Quassia.

Quassia amara takes its name from a slave of Surinam, named Quassi (see article Quassia Amara, J. U. Lloyd, Western Druggist, Chicago, Jan., 1897), who used the plant as a secret remedy, with great success, in the treatment of malignant fevers common to his locality and climate. Daniel Rolander, a Swede, became interested in the drug, and "in consequence of a valuable consideration" purchased from the slave Quassi a knowledge of the drug composing his remedy. Rolander returned to Stockholm in 1756, when he introduced the drug to Europe. In 1760 (or according to another reference, 1761) Carol. Gust. Dahlberg, an officer of the Dutch army and an eminent botanist, a pupil of Linnaeus (385), returned to Sweden from Surinam, where he too had become acquainted with the slave Quassi, and through kindness to him had so gained his affection that he revealed not only the composition of his secret remedy, but even showed to him the tree from which the drug was derived. Dahlberg procured specimens of the root, flowers, and leaves of the tree, preserving them in alcohol, and presented them to Linnaeus, who named the wood Lignum quassiae, in honor of the slave, and established a new genus for the plant, which he named Quassia amara. The drug was brought to the notice of the medical profession by Linnaeus' lectures on materia medica, as well as through a dissertation written under his direction, in 1763 (385), by one of his pupils, Carolus M. Blom. Be it known, however, that more than a little questioning exists as to the exact plant employed by the slave Quassi. As pointed out by Dr.

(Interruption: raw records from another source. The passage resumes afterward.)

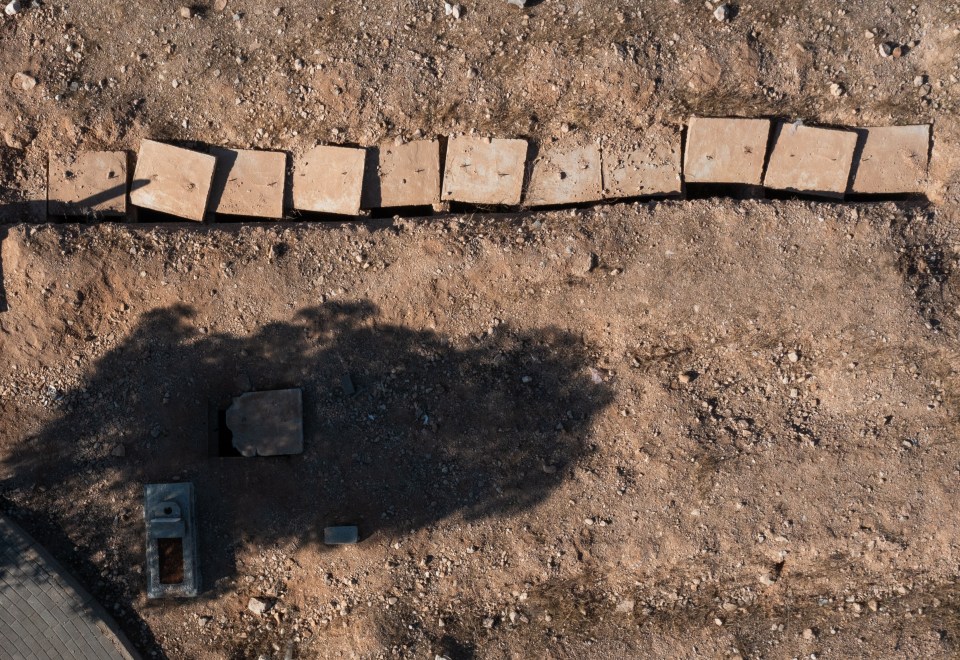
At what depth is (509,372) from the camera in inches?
223

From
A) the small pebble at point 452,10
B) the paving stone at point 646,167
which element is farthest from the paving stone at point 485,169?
the small pebble at point 452,10

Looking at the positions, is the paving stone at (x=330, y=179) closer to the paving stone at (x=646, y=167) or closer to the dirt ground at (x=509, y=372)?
the dirt ground at (x=509, y=372)

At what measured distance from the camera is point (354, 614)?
5.67 meters

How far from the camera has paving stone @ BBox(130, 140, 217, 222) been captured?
5766mm

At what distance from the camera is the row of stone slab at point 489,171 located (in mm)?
5793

Wright, the leaves pictured in the Linnaean Dissertation belonged to another species than the Quassia amara, an error corrected by the younger Linnaeus.

In this connection it may be stated that Philippe Fermin, a French physician and traveler in Surinam, spelled the name of the slave Coissi, questioning somewhat the fact of his having discovered the uses of the remedy, which Fermin states had been used in Surinam as early as 1714. In this connection it may be noted that, according to Murray, a spice dealer of Amsterdam, Albert Seba, is said to have had in his collection a specimen of a bark of a tree named quasci as early as 1730. Be this as it may, the drug known as quassia under the empirical introduction given by the natives of Dutch Guiana became known to European civilization, and in 1788 became official in the London Pharmacopeia. Concerning the origin of the drug, the German Pharmacopeia, 1872, demanded that it be the wood of Quassia amara. In the second edition, 1882, the Picraena excelsa was admitted concurrently therewith, the latter being the official quassia of the present Pharmacopeia of the United States.